AB 361 has moved through the legislature swiftly since it was proposed by Assembly Member Jared Huffman (D-San Rafael) in February of this year. Don Shaffer, RSF Social Finance President & CEO, testified at the Judiciary Committee hearing in May and again at the Committee on Banking and Finance hearing in July.
Don sent a letter to Governor Brown’s office this week, urging him to sign the AB 361 into law. Outlined in the letter was the fact that the passage of the bill will position California as a leader in the continually emerging green economy and will support many of the businesses RSF offers loans to. Don has chosen to support AB 361 rather than the competing bill, Senate Bill 201. SB 201, known as the Flexible Purpose Corporation Bill, has been making its way through the California legislature alongside AB 361. It has also passed the Assembly and is waiting to be signed or vetoed by Governor Brown. SB 201 allows businesses incorporated as a flexible purpose corporation to choose a special purpose, such as a charitable or public purpose activity. Like benefit corporations, they are required to report annually on the societal benefit of their activities but unlike benefit corporations, the report is only relating to their special purpose, not a review of the whole impact of the business.
Most supporters of AB 361 believe that SB 201 is too soft.
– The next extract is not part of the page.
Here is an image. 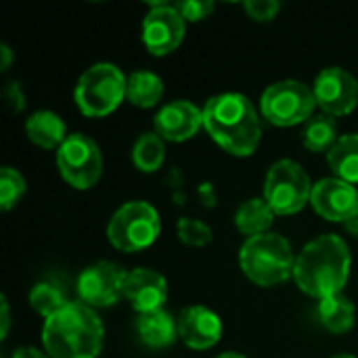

Don noted in his letter that it lacks several provisions that are critical to RSF’s role as an impact investor including shareholder protection, director accountability, and has inadequate reporting standards to protect investors and the public. Supporters of SB 201 acknowledge that it’s not as stringent, but believe that this bill is a preferable first step, making it easier for businesses to engage.
Existing corporation law requires businesses to prioritize financial returns. To bring true change to how businesses impact their community and the environment, they need policy that supports and encourages them to do so. As Jared Huffman stated, “Socially responsible businesses, investors and consumers all over California are calling for this type of legislation. They believe this bill is the start of something transformational, that it embodies their forward thinking and entrepreneurship. But most importantly, this bill sends a message to socially minded companies and entrepreneurs that California is open for this emerging form of business.”